1. Single binary. Everything compiles into one statically-linked executable. No Python venv, no Node.js, no shared libraries except the OS. Browser tools require Chrome — that is the only soft dependency. Cold start: ~38 ms.

2. Security at the type level. SanitizedPath and SafeUrl are distinct Rust types in edgecrab-types. Functions that touch the filesystem accept only SanitizedPath. Bypassing the sanitizer is a compile error, not a runtime risk.

3. SQLite over file-based state. WAL mode gives concurrent reads with atomic writes. FTS5 enables instant full-text search across all session history without an external search service. The database file is ~/.edgecrab/state.db.

4. Toolset as policy, not registry. The registry owns what tools exist. Toolsets own which tools are active per session. Policy changes never require touching tool implementations.

5. No Python. EdgeCrab is a ground-up Rust rewrite of hermes-agent. Result: 38 ms cold start (vs 1.2 s), 14 MB resident (vs 87 MB), no GC pauses, no venv to manage.

6. Config resolution order. AppConfig::default()config.yamlEDGECRAB_* env vars → CLI flags. Later layers always win. This makes container and CI deployments predictable: set env vars, never edit files.


  • Read edgecrab-types first: All shared data structures live there. Understanding Message, SanitizedPath, and SafeUrl before touching any other crate saves a lot of friction.
  • Check the DAG before adding a dep: If crate A already transitively depends on crate B, adding an explicit dep from B to A creates a cycle and won’t compile.
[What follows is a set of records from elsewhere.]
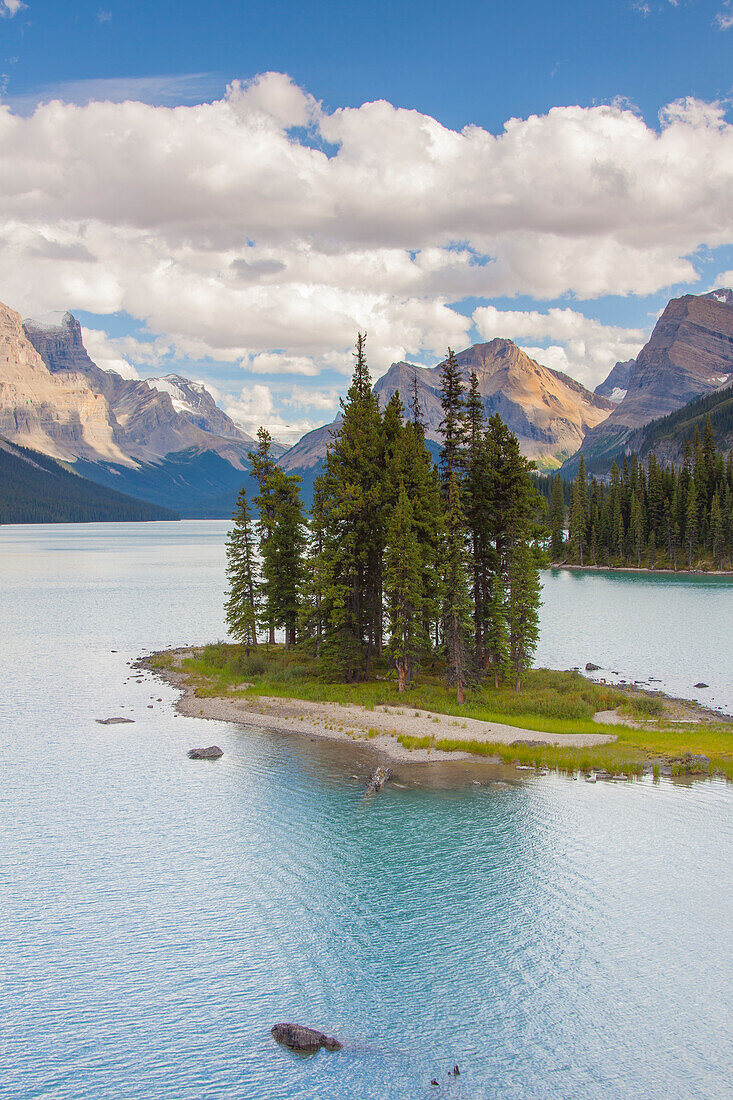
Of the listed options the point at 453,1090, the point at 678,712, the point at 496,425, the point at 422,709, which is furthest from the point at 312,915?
the point at 496,425

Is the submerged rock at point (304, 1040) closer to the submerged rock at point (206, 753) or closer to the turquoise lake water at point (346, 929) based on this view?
the turquoise lake water at point (346, 929)

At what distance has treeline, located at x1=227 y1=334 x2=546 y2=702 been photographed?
51000 millimetres

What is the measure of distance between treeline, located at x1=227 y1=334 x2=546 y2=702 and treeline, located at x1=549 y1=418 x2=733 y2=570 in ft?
367

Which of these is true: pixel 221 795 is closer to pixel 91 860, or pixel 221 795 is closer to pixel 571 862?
pixel 91 860

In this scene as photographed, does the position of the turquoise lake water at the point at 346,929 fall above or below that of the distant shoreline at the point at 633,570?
below

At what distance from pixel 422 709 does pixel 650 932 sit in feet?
89.0

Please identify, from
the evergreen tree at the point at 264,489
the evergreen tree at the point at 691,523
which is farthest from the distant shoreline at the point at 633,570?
the evergreen tree at the point at 264,489

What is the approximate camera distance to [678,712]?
160ft

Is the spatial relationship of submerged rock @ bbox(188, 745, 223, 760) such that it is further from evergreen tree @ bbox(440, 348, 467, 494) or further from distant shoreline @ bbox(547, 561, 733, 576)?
distant shoreline @ bbox(547, 561, 733, 576)

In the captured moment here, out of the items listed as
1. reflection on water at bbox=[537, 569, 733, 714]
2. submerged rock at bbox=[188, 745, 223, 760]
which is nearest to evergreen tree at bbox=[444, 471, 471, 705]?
reflection on water at bbox=[537, 569, 733, 714]

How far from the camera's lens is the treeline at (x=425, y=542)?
2008 inches

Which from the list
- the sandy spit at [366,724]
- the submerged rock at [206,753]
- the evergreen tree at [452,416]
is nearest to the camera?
the submerged rock at [206,753]

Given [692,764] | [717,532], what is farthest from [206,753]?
[717,532]

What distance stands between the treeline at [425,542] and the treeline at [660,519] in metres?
112
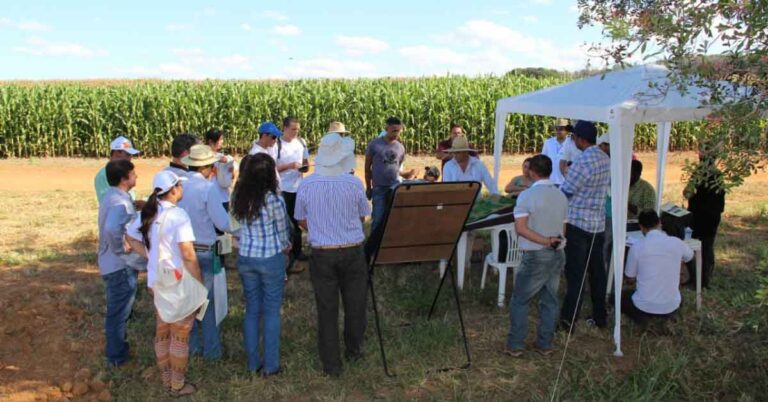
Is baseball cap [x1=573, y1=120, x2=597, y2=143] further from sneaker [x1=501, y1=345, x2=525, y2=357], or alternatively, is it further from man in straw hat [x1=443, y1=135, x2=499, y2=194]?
sneaker [x1=501, y1=345, x2=525, y2=357]

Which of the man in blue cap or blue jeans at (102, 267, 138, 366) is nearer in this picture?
blue jeans at (102, 267, 138, 366)

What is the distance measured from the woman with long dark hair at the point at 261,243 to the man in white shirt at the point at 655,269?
3.15 meters

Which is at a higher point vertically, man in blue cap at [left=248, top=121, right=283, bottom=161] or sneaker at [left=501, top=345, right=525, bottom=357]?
man in blue cap at [left=248, top=121, right=283, bottom=161]

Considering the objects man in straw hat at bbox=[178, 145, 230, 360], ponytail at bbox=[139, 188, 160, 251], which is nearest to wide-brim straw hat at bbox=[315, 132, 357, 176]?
man in straw hat at bbox=[178, 145, 230, 360]

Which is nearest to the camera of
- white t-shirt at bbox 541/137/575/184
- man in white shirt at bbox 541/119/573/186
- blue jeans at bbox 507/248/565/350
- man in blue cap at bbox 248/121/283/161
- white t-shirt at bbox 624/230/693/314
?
blue jeans at bbox 507/248/565/350

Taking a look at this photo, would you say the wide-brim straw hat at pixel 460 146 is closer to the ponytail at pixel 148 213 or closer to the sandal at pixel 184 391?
the ponytail at pixel 148 213

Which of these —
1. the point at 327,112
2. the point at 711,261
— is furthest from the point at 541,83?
the point at 711,261

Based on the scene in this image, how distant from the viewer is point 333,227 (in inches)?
203

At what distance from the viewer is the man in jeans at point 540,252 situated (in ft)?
18.2

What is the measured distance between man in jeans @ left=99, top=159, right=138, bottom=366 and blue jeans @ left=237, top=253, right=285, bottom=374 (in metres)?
0.97

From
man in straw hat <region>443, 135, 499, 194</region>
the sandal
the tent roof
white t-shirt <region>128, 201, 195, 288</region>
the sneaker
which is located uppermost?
the tent roof

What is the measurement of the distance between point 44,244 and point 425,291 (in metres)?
5.98

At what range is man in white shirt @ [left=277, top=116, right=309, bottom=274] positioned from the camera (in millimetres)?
8234

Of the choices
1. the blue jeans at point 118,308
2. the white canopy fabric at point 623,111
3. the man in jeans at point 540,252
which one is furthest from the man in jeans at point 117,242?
the white canopy fabric at point 623,111
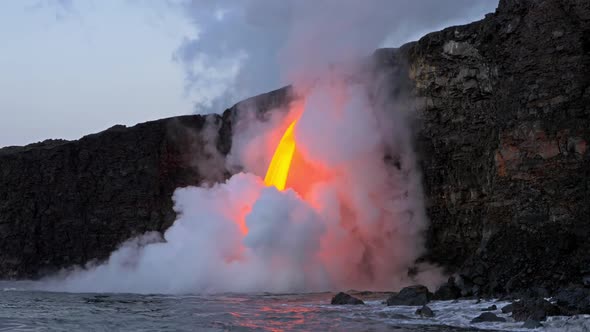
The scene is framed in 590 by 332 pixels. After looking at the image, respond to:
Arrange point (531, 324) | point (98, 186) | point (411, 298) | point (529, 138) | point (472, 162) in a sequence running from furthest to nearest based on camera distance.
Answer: point (98, 186), point (472, 162), point (529, 138), point (411, 298), point (531, 324)

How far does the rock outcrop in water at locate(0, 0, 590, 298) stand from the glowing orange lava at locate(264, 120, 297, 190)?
5.53 meters

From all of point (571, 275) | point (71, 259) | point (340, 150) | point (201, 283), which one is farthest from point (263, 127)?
point (571, 275)

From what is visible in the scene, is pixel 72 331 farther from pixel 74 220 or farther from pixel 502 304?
pixel 74 220

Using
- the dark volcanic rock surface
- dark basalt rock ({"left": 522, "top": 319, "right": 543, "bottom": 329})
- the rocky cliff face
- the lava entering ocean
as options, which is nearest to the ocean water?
dark basalt rock ({"left": 522, "top": 319, "right": 543, "bottom": 329})

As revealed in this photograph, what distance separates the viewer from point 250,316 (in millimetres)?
24172

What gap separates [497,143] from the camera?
31969 mm

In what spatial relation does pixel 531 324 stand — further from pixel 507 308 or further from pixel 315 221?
pixel 315 221

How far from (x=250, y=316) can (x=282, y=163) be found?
21542mm

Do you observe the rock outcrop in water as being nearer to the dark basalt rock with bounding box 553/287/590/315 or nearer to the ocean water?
the dark basalt rock with bounding box 553/287/590/315

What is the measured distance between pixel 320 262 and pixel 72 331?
18343mm

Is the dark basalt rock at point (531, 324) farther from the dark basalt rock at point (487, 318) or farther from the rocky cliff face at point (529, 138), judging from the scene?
the rocky cliff face at point (529, 138)

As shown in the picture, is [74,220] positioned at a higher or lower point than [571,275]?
higher

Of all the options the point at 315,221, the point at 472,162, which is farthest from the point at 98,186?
the point at 472,162

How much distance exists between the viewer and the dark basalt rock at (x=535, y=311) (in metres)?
19.7
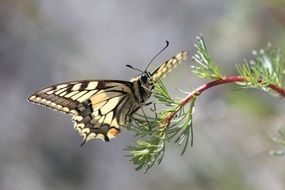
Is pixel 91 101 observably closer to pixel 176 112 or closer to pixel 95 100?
pixel 95 100

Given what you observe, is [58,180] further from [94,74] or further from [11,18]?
[11,18]

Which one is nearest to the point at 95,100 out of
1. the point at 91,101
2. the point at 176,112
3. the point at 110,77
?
the point at 91,101

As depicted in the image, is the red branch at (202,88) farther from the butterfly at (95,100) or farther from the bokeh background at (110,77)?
the bokeh background at (110,77)

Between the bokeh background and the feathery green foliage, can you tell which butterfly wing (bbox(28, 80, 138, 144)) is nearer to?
the feathery green foliage

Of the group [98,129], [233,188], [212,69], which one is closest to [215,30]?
[233,188]

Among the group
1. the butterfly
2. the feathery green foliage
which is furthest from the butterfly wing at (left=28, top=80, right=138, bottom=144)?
the feathery green foliage

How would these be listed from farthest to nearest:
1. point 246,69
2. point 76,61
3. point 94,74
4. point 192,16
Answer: point 192,16 → point 76,61 → point 94,74 → point 246,69

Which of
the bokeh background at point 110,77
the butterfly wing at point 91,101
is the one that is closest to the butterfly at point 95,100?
the butterfly wing at point 91,101
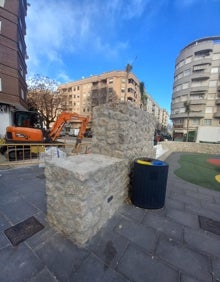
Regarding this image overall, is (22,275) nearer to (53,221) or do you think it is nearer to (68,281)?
(68,281)

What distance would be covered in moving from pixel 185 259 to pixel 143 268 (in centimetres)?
67

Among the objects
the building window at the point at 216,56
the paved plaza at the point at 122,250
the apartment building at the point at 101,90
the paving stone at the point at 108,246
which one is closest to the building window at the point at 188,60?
the building window at the point at 216,56

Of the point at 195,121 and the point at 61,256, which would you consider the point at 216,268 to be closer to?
the point at 61,256

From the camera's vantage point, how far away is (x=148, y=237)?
7.81 feet

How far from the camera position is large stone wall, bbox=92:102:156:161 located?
3.04 metres

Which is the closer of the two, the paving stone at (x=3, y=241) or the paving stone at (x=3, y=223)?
the paving stone at (x=3, y=241)

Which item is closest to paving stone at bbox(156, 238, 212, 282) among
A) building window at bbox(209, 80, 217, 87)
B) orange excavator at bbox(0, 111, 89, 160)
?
orange excavator at bbox(0, 111, 89, 160)

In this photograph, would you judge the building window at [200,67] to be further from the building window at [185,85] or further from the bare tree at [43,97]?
the bare tree at [43,97]

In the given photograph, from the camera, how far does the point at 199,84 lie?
35.6 meters

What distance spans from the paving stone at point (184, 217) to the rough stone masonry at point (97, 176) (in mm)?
1113

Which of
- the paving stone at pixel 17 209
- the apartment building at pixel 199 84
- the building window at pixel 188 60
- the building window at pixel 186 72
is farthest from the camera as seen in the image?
the building window at pixel 186 72

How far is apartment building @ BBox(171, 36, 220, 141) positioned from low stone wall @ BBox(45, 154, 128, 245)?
123 feet

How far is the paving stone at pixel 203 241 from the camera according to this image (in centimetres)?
219

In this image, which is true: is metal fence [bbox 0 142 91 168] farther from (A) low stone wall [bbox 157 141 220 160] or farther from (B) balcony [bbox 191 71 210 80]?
(B) balcony [bbox 191 71 210 80]
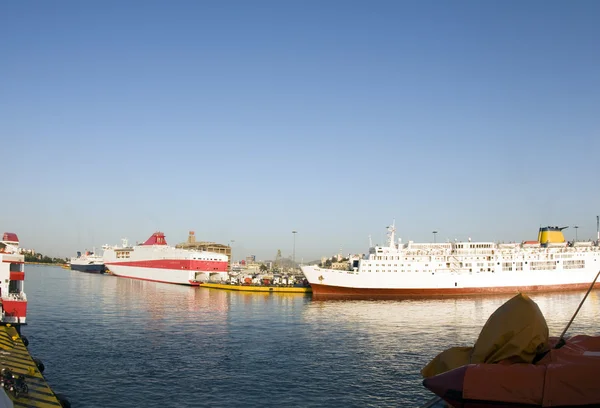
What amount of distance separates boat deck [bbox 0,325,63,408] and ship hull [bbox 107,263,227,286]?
180 feet

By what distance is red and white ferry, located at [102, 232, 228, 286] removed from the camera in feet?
260

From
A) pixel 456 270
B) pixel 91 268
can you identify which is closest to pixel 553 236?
pixel 456 270

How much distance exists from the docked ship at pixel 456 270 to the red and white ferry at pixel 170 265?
87.1 ft

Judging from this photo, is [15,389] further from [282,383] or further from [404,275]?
[404,275]

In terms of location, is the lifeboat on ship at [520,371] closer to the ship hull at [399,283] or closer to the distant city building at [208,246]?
the ship hull at [399,283]

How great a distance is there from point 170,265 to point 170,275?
169 cm

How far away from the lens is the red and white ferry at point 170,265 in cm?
7912

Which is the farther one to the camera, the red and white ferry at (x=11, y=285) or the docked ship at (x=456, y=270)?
the docked ship at (x=456, y=270)

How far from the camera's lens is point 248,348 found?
27625 mm

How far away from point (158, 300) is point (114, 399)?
3722cm

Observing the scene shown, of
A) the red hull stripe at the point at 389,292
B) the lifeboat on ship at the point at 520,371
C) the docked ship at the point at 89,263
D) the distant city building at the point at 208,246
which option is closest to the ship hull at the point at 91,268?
the docked ship at the point at 89,263

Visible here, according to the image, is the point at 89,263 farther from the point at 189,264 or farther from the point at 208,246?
the point at 189,264

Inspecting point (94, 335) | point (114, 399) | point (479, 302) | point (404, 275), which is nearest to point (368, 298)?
point (404, 275)

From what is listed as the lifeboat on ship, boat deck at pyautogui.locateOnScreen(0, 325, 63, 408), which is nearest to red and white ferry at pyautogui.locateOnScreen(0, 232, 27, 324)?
boat deck at pyautogui.locateOnScreen(0, 325, 63, 408)
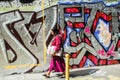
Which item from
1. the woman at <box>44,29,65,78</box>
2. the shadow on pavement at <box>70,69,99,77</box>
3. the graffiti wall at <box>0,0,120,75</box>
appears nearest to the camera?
the woman at <box>44,29,65,78</box>

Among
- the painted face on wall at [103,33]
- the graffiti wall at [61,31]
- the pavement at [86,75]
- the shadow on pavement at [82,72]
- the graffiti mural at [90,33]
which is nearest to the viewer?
the pavement at [86,75]

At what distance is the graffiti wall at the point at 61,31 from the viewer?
12.5 m

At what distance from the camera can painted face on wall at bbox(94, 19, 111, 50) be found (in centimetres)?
1338

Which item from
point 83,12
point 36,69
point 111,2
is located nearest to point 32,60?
point 36,69

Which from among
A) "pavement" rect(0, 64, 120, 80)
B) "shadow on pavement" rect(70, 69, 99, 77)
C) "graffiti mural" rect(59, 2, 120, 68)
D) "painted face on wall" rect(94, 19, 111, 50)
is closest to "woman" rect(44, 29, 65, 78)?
"pavement" rect(0, 64, 120, 80)

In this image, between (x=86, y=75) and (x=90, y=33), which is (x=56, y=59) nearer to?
(x=86, y=75)

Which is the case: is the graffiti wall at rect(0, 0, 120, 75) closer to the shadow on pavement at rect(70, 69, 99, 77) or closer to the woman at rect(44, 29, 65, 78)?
the shadow on pavement at rect(70, 69, 99, 77)

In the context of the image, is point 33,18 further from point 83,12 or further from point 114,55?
point 114,55

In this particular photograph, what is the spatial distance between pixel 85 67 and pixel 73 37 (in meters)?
1.00

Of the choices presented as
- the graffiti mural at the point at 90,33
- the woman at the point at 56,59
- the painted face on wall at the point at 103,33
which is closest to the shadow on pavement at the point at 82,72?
the graffiti mural at the point at 90,33

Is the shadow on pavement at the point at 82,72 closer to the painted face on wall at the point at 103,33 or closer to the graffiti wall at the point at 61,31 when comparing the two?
the graffiti wall at the point at 61,31

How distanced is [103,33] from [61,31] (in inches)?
53.8

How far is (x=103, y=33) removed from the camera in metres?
13.4

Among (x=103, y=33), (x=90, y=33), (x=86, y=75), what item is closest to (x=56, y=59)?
(x=86, y=75)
Use cargo tree -p <crate> to verify.
  • edgecrab-security is your first read for security work: It owns path jail, SSRF guard, command scanning, injection detection, and the approval engine — all in one place.
  • The compression threshold is 0.50 by default: If sessions feel slow on large contexts, check compression.threshold in config — lowering it triggers earlier summarisation.
  • cargo doc --workspace --no-deps --open: Generates and opens the full local doc tree. Faster than reading individual files when exploring a new crate.

Why 10 separate crates instead of one? Each crate maps to a distinct responsibility with a clear interface. The benefit is clean security boundaries: edgecrab-security can never depend on edgecrab-core, so security logic can’t be accidentally bypassed by core code.

Why SQLite instead of a file-based session store? FTS5 full-text search, WAL-mode concurrent access, and atomic transactions. Session search across thousands of messages is instant without an external search service.

Why is the binary 38 MB instead of smaller? Static linking embeds all dependencies (TLS, SQLite, the Aho-Corasick scanner, etc.) into a single executable. No dynamic library dependencies means the binary runs on any Linux distro without managing shared libraries.

How do I find which crate owns a given feature? See the Crate Responsibilities table above, or search: grep -rn "fn my_function" crates/ to find the implementation.